A. The regular season and the playoffs, I do watch some hockey. But right now it’s hard to watch the final, because you want to be there. It bothers me to sit there, watch it, and feel like, we should have been there. But normally I love watching hockey. I’m a big hockey fan.
Q.I didn’t get into it until college, when a buddy who knew what he was talking about got me into it, and he was a Rangers fan, so that’s what I became.
A. It’s never too late! [Laughs.]
Q. Now I’m trying to convert my girlfriend. She’s a Flyers fan.
A. Oh. Let’s not talk about that.
Q. You make no secrets that you love being in New York. What in particular do you like about this place?
A. In New York, it’s the variety of things you can do — things, entertainment, people. Whatever you’re looking for, you will find it. There’s always the thing that you need to just learn how to deal with — traffic and intensity in the city can get to be a little much sometimes. But you travel and you go away, and then it seems like every time you come back you feel the energy. But the variety, that’s the main reason why I like the city.
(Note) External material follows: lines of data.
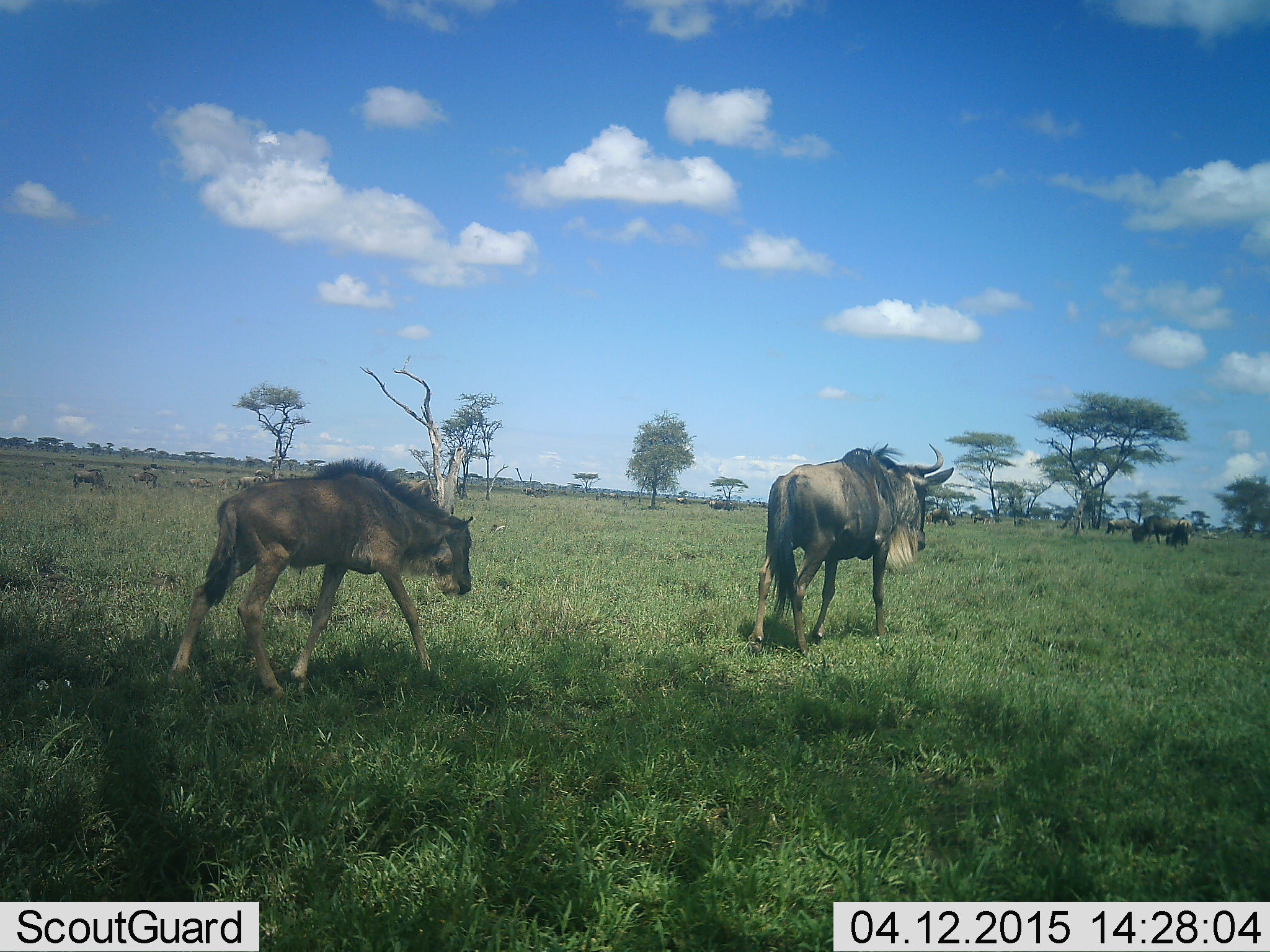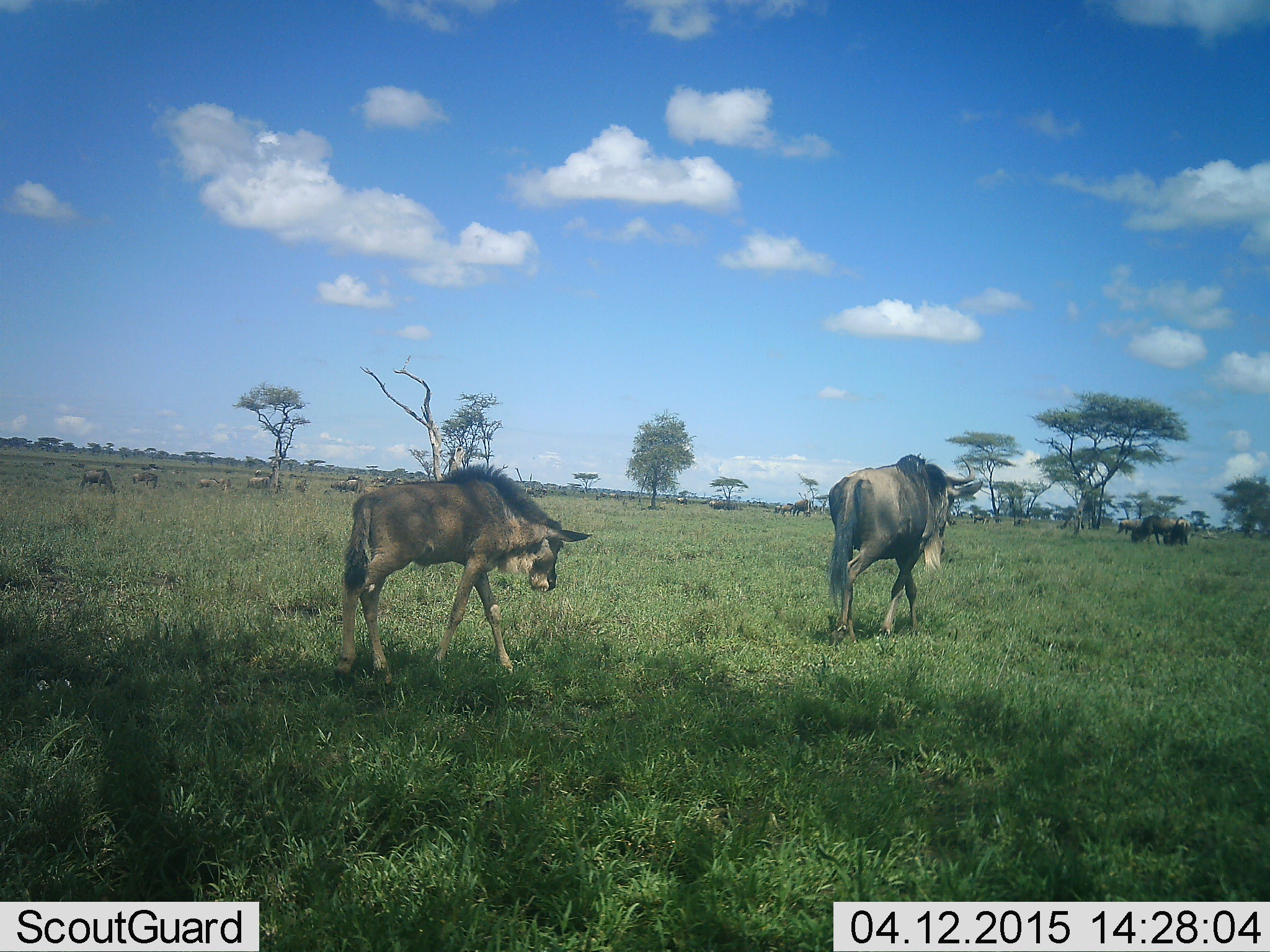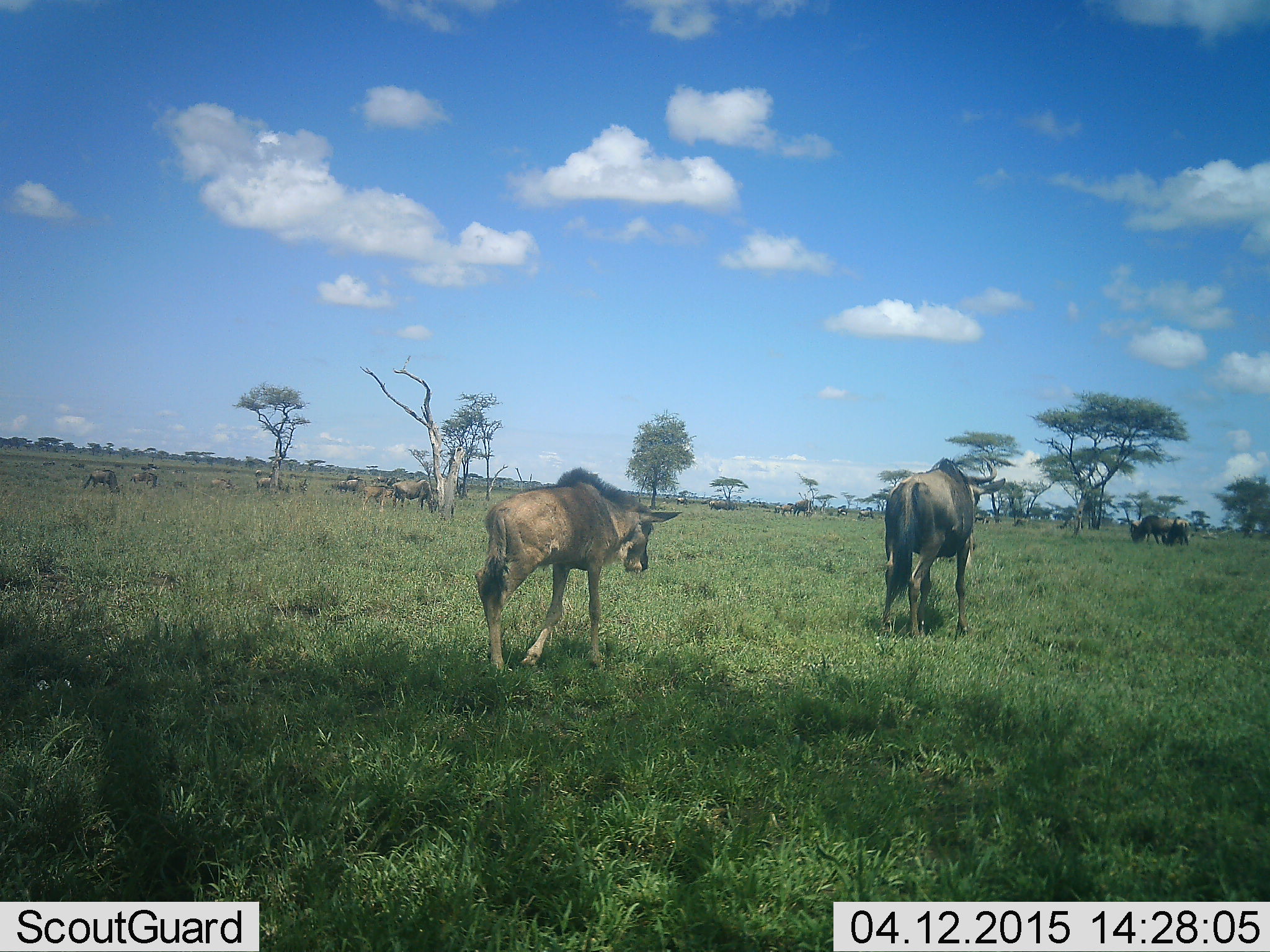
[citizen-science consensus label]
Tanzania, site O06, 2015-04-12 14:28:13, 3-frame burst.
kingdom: Animalia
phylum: Chordata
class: Mammalia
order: Artiodactyla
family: Bovidae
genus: Connochaetes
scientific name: Connochaetes taurinus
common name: blue wildebeest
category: wildebeest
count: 11-50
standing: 20%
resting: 10%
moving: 100%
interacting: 0%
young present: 50%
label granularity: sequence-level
Q. Any specific places you really like to eat and drink?
A. It all depends on what mood I’m in. That’s the thing: If you love Italian food, you have so many different spots, you can’t just pick one. There are so many. I really like to explore the city. I have a lot of friends who live downtown and they never cross 14th Street. Any time you say, let’s go out for dinner, you always stay in their neighborhood, you know? They don’t think the Upper East Side exists. I’m trying not to be locked into one area.
You’re obviously very stylish. How did that begin? How did you find a love of style?
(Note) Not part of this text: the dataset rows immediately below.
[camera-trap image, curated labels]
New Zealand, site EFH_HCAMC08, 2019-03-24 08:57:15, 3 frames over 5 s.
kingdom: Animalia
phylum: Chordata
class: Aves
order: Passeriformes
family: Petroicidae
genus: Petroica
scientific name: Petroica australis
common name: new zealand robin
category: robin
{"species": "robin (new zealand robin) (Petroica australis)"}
A. Well I think it started when I started making my own money. At sixteen, we moved away from my parents, me and my brother. And you start buying your own clothes, because you know you have your own money. But at first I made so many mistakes, I tried so hard to find my look. And it changed a lot over the years. But I would say around 23, 24, I started to feel like, Okay, this is me, but to get there I had to make a lot of mistakes.
Q. Playing in MSG, what’s that like?
A. It’s a very unique place, and I’m guessing almost every player that walks in there, opponent or Ranger, can feel that too. The history, and the place itself. You’re right in the middle of everything, and you go in there to play hockey, and it’s just exciting to, when you do well, to feel that excitement when you do well. But also, when you don’t do well, it can be a tough place. And also, I think everyone is aware of that. If you work really hard and really leave everything out there, then they really appreciate you.
But I remember my first game there, as a fan — I was drafted, I was 18, and I came there to watch a game, and the team got booed off the ice. So I got a little scared, like, “Is this where I’m gonna play one day?” And five years later they signed me. That’s something that makes me excited. To know that nothing is handed to you, or earned, for free. You have to go out there and work for it.
Q. I’ve seen some of the post-game interviews, I know how hard they can be on you guys.
A. You get used to it.
Q.What are you looking forward to in next year’s season?
A. Just to come back, and do it all again, one more step. That final step. We’re there. We’re close as a team. And there’s no secrets. Next year we’re going for the Cup. That’s the goal, and that’s what I’m here to work for, and the entire team and organization, we all feel like we’re close.
Why He Reps Tag Heuer
“Even their slogan [‘Don’t Crack Under Pressure‘] fits so well with what I do. Pressure, that’s pretty much my job, to deal with that, and not to crack under pressure. It felt like a good fit. And also the different projects they do with different athletes was something that attracted me. And the history of the brand. It’s very respectable, a great brand. I’m happy to be a part of that.”